▶ _Quoted passage_

All of which brings us back to a main flaw of “surely you’ve never” approach to deciding who has the authority to speak about which topics. From the outside, it’s not clear who’s been dealt which hand. A framework centered on “grit,” and on obstacles overcome, requires obstacles to be out in the open. I suppose there’s a “privilege” of sorts in having only invisible obstacles, but it doesn’t take long to think of individual cases where an invisible challenge would be greater than a visible one.
Progressive writer Matt Bruenig has a great blog post25 on what he calls “identitarian deference” (ID)—that is, the tendency, on the left, to declare the person without a given form of privilege the winner of any argument related to that identity group—and its implicit sharing requirement:
ID works the most smoothly for identities that are readily apparent. Most of the time, you can tell what someone’s gender and race is just by looking at them. But when the identity is less apparent, or indeed totally invisible, the only way to establish yourself as belonging to a particular identity is by revealing all sorts of private details about your life.26
This winds up placing anyone with obstacles, but not quite the right ones, in a bind. The dangers of sharing are generally going to be greater than the ones in keeping quiet. Share, and you reveal idiosyncratic challenges that make you seem like what would be called, in college-admissions lingo, a “liability.” Refuse to share, though, and you’ve tacitly nodded along to the world’s assessment of you as someone who’s had it easy. Suffering that falls through the cracks of the privilege framework gets dismissed. I’m thinking of a line from a satirical but not especially clever Medium post, “It’s Not Easy Being a White, Heterosexual Male”: “You’ve got problems with the system? Tell me about it. I have to stand in line at the DMV, too, you know.”27 But that post also recalls the proverbial white Best Buy employee. The privilege framework doesn’t know where to place the person who should, going by the crudest identity rubric, be at the top of life’s hierarchy, but for whatever reason hasn’t wound up there.
That brushing-off is its own insult, as one sees in a post by another white male progressive writer, Freddie deBoer, responding to an accusation he’d fielded on Twitter from someone insinuating that he had never faced “trauma.”28 Not content to play the role of privileged-by-assumption, deBoer goes on to tell the story of his own tragic childhood, then writes, “Understand: I have never experienced trauma, according to the theories of the time. Not in the way that politics recognizes. Not in a way that they regard as legitimate.”
Yes, one could point out that tragedy also strikes people who aren’t white men. One could even go further and note that we have, historically, heard a disproportionate amount, in literature and media, about the travails (including really serious ones) of people who happen to be white and male. Yet what does that add? Who’s helped? Privilege ought to be about all-things-equal advantage. All things, however, are not equal. Some people who fit every last privilege-checklist category wind up facing tremendously bad luck. Enough so that they’re actually worse off than a great many people who lack their systemic privileges. However technically true it may be that A is more privileged than B, if A nevertheless has it worse on the whole, why are we drumming on about A’s privilege in the first place? Why not have that all-things-equal conversation, but leave A out of it? The cruelty of a framework that treats certain types of suffering as, in effect, logically impossible exceeds any social-justice benefits (doubtful at best) that come from privilege-checking people while they’re down. Or dead.

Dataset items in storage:

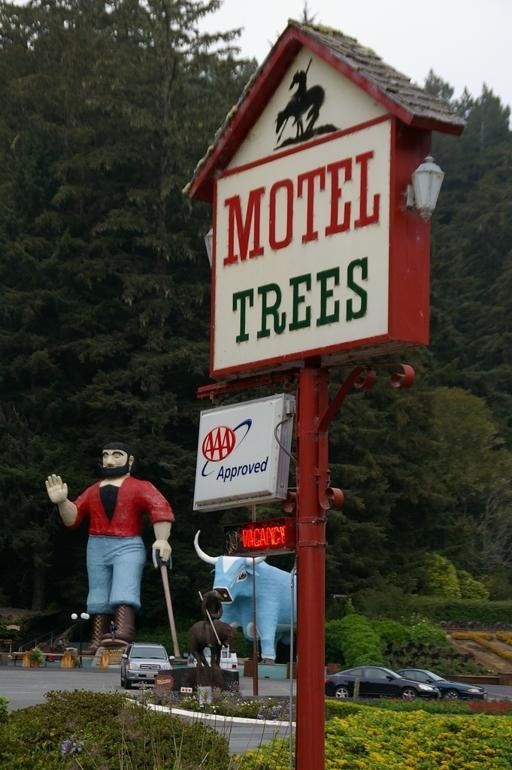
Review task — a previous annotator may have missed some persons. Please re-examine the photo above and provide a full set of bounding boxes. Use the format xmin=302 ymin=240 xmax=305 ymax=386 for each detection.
xmin=56 ymin=638 xmax=66 ymax=650
xmin=44 ymin=440 xmax=176 ymax=655
xmin=109 ymin=620 xmax=120 ymax=641
xmin=200 ymin=590 xmax=225 ymax=621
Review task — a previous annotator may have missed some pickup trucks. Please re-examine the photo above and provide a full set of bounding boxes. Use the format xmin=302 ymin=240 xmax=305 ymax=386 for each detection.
xmin=187 ymin=642 xmax=239 ymax=673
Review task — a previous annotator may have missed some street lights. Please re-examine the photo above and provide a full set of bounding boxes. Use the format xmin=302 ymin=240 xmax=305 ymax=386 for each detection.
xmin=71 ymin=612 xmax=90 ymax=667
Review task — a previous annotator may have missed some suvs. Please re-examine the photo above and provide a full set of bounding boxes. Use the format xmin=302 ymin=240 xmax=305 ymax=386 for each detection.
xmin=120 ymin=642 xmax=175 ymax=690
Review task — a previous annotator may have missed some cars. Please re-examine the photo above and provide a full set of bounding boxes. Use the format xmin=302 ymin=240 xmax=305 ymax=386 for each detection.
xmin=395 ymin=668 xmax=489 ymax=704
xmin=325 ymin=666 xmax=442 ymax=703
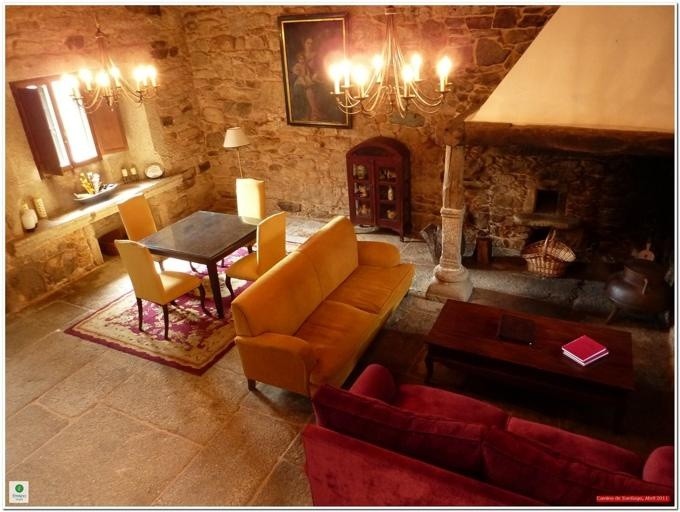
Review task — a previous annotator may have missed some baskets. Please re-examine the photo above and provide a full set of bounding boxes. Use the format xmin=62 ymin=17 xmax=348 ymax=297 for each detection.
xmin=521 ymin=228 xmax=576 ymax=278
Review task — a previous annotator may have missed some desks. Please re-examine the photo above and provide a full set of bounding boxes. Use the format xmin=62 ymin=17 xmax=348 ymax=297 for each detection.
xmin=6 ymin=172 xmax=184 ymax=258
xmin=425 ymin=299 xmax=632 ymax=435
xmin=139 ymin=210 xmax=263 ymax=318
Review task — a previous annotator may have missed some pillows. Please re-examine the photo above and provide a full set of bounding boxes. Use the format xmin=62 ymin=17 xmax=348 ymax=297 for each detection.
xmin=306 ymin=374 xmax=483 ymax=477
xmin=485 ymin=422 xmax=673 ymax=504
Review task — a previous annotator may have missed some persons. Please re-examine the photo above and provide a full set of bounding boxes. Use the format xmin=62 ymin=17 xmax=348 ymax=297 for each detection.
xmin=292 ymin=37 xmax=321 ymax=122
xmin=292 ymin=52 xmax=316 ymax=90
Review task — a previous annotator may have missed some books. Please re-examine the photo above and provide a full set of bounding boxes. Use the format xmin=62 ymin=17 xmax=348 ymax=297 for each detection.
xmin=563 ymin=349 xmax=610 ymax=367
xmin=498 ymin=314 xmax=537 ymax=345
xmin=561 ymin=334 xmax=606 ymax=362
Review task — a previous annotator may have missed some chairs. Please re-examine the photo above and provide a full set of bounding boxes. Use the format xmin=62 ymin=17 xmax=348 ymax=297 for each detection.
xmin=117 ymin=195 xmax=173 ymax=269
xmin=229 ymin=177 xmax=267 ymax=254
xmin=225 ymin=210 xmax=289 ymax=301
xmin=109 ymin=238 xmax=212 ymax=341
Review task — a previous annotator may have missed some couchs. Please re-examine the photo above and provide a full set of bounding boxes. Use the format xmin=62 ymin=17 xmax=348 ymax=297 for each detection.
xmin=230 ymin=216 xmax=415 ymax=400
xmin=304 ymin=358 xmax=674 ymax=505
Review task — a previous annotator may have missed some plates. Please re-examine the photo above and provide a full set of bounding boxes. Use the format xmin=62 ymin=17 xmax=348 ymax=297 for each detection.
xmin=144 ymin=162 xmax=164 ymax=179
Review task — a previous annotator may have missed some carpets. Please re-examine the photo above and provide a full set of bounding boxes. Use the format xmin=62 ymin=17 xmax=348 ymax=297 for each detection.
xmin=63 ymin=240 xmax=303 ymax=377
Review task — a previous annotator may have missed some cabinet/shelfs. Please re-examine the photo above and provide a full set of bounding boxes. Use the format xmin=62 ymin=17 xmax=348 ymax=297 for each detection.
xmin=345 ymin=134 xmax=411 ymax=240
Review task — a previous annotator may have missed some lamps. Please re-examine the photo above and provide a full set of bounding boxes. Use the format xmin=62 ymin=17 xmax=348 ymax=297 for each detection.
xmin=327 ymin=6 xmax=456 ymax=119
xmin=62 ymin=6 xmax=163 ymax=114
xmin=223 ymin=125 xmax=250 ymax=179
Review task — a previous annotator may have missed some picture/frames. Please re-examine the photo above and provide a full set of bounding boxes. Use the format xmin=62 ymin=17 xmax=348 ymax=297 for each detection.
xmin=277 ymin=12 xmax=352 ymax=129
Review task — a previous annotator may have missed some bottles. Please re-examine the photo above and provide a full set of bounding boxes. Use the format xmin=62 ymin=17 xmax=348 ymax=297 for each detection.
xmin=21 ymin=204 xmax=35 ymax=232
xmin=33 ymin=197 xmax=48 ymax=219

▶ _What you will do_
1) Retype the privilege excerpt between "All of which" and "a visible one.", inclusive.
2) Do the following statements agree with the privilege excerpt? Answer yes or no for each and quote the words that decide it. (a) Matt Bruenig's name for the tendency is "identitarian deference." (b) The Medium post titled "It's Not Easy Being a White, Heterosexual Male" is described as especially clever. (c) Freddie deBoer was responding to an accusation he had received on Facebook.
3) In the privilege excerpt, for which identities does identitarian deference work most smoothly?

▶ _Solved tasks_
1)
All of which brings us back to a main flaw of “surely you’ve never” approach to deciding who has the authority to speak about which topics. From the outside, it’s not clear who’s been dealt which hand. A framework centered on “grit,” and on obstacles overcome, requires obstacles to be out in the open. I suppose there’s a “privilege” of sorts in having only invisible obstacles, but it doesn’t take long to think of individual cases where an invisible challenge would be greater than a visible one.

2)
(a) Yes: "what he calls “identitarian deference” (ID)"
(b) No: "a satirical but not especially clever Medium post"
(c) No: "an accusation he’d fielded on Twitter"

3) Identities that are readily apparent.